Hele hele Roboski’de yapılan katliam tartışmaları ardından, Türk sömürgeci sistemin başbakanı katliam için “ Uludere konusunda gerekeni yaptık, tazminatı fazlasıyla ödedik”  “bunlar nekrofil ”, “ bunlar ceset avcısı”, “bunlar neden mayına basmıyor” diyerek en ağır hakareti yaptıktan  sonra Amed’e  gelişin ve yapılmak istenenin başkaca anlamı yoktur. Öyleki hem katlediyor, hem de katliamın üstünün örtülmesini istemeyen, bunun için hesap sormak isteyenlere her türlü hakareti yapmaktadır. Yani katlederim, kimse de, sesini çıkarmasın!

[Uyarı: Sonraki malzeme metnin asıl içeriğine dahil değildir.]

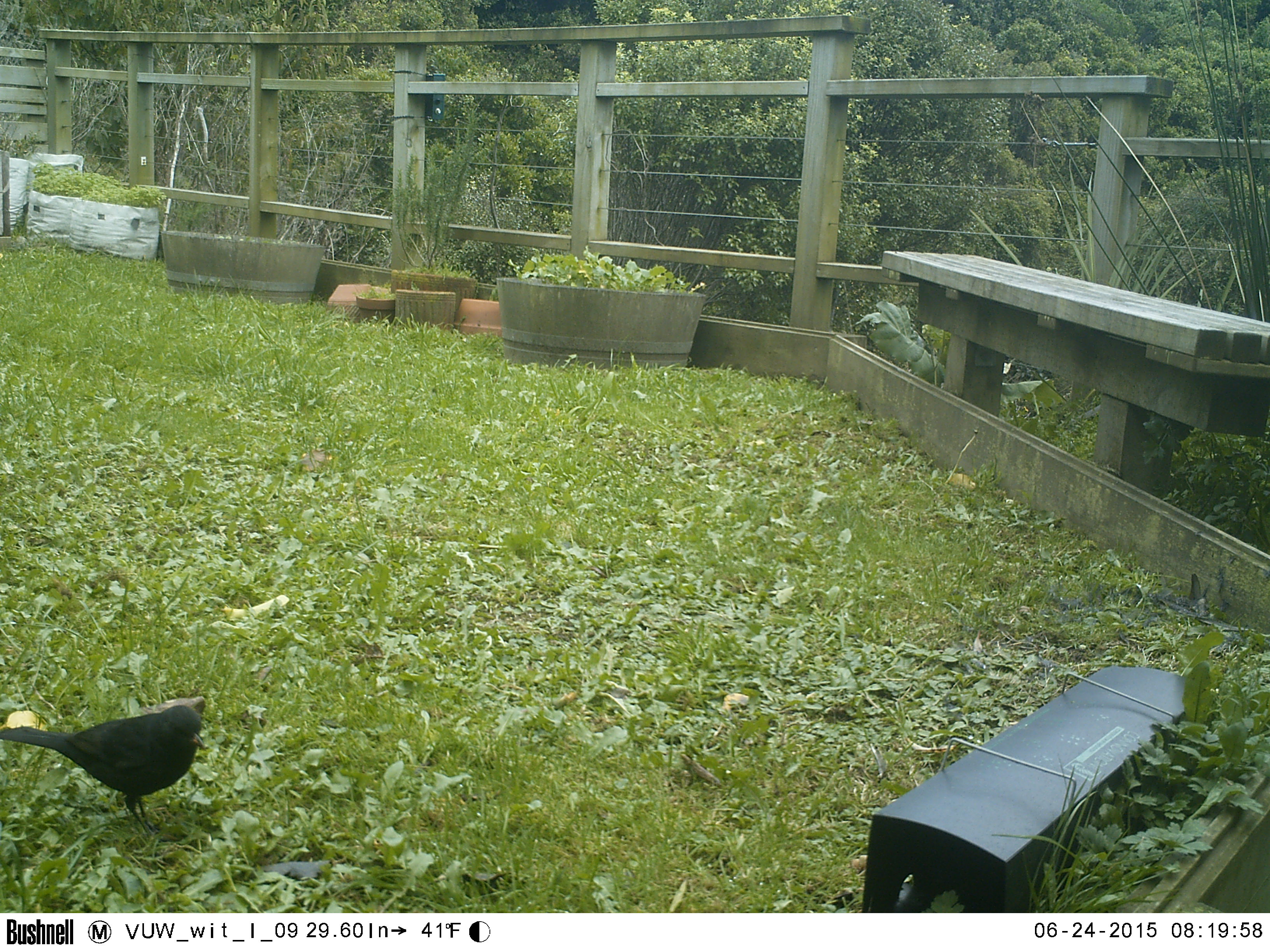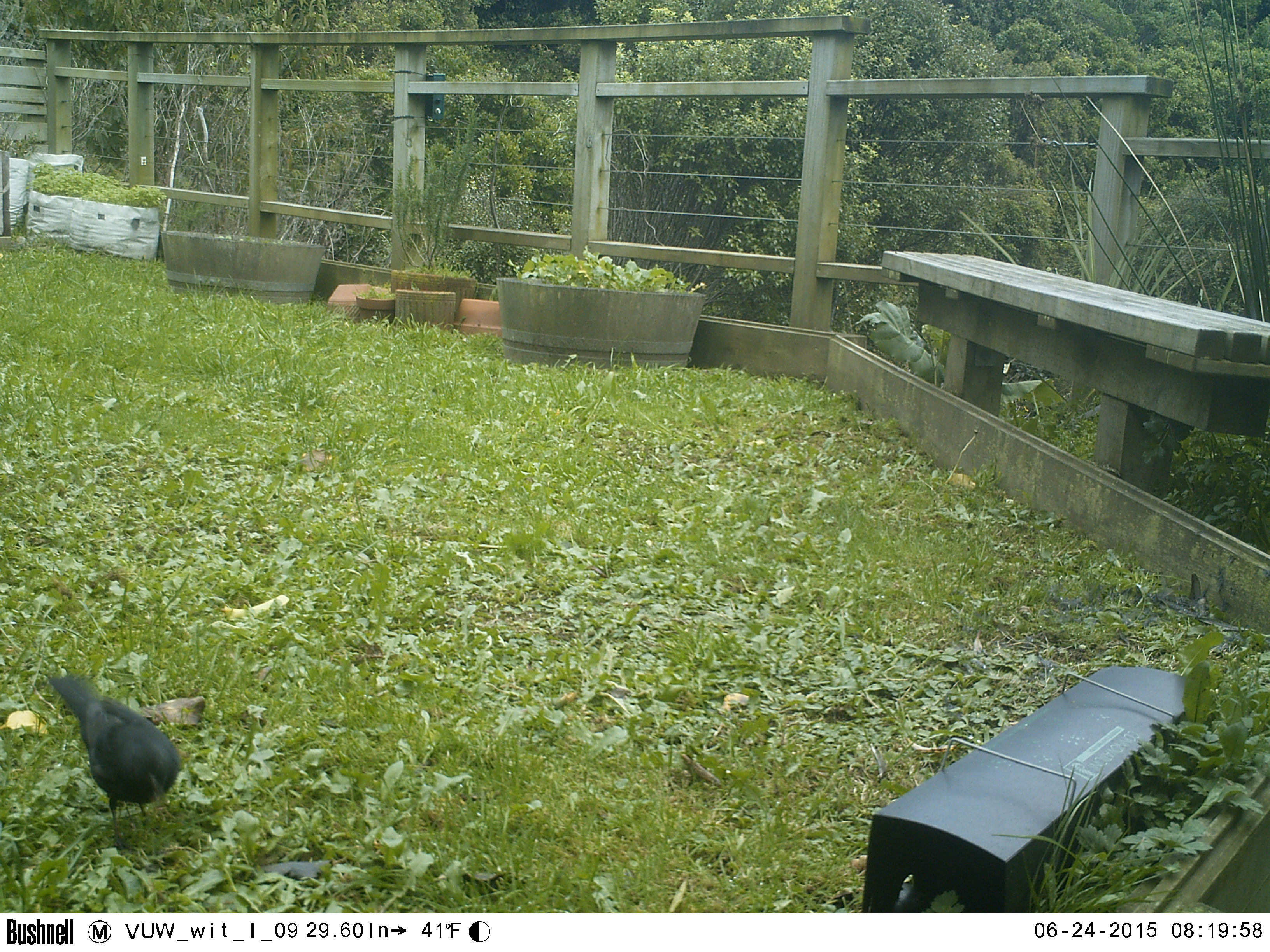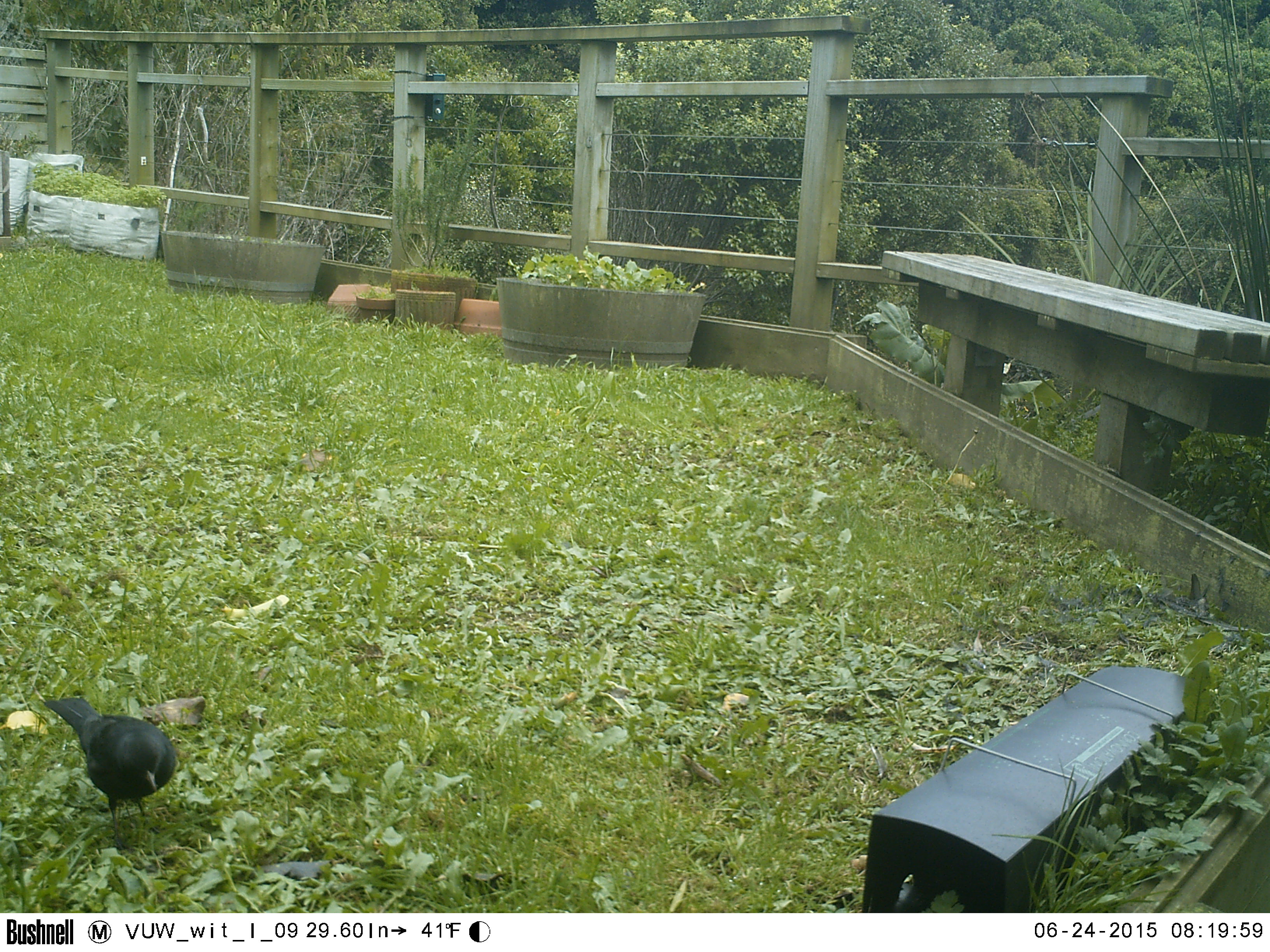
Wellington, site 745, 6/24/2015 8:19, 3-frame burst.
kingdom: Animalia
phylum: Chordata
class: Aves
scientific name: Aves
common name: bird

Kürdistan özgürlük gerillasının Mayıs ayı ile birlikte sömürgeci işgale karşı Önder Apo’nun özgürlüğünü sağlama ve Kürdistan topraklarını savunma temelinde başlattığı direniş savaşı Türk sömürgeci sitemini sarsmaya başlamıştır. Kürdistan özgürlük gerillasının son kış sürecinde ve baharın ilk aylarında tümüyle tasfiye edilmesi veya eylem yapamaz bir duruma gelmesi için ABD, Avrupa ve bazı işbirlikçilerden önemli bir destek alınmıştır. Fakat evdeki hesap dağlarımıza  uymamış, Kürdistan özgürlük gerillası bu hesap ve hayali yerle bir etmiştir. Bu nedenle AKP daha fazla saldırganlaşmakta, saldırganlaştıkça sömürgeci, ırkçı, inkârcı, katliamcı, soykırımcı ve iğrenç yüzü iyice açığa çıkmaktadır.  Artık her türlü oyalama, aldatma, uyutma ve degemojisi vb. politikalar kıyıya vurmuştur.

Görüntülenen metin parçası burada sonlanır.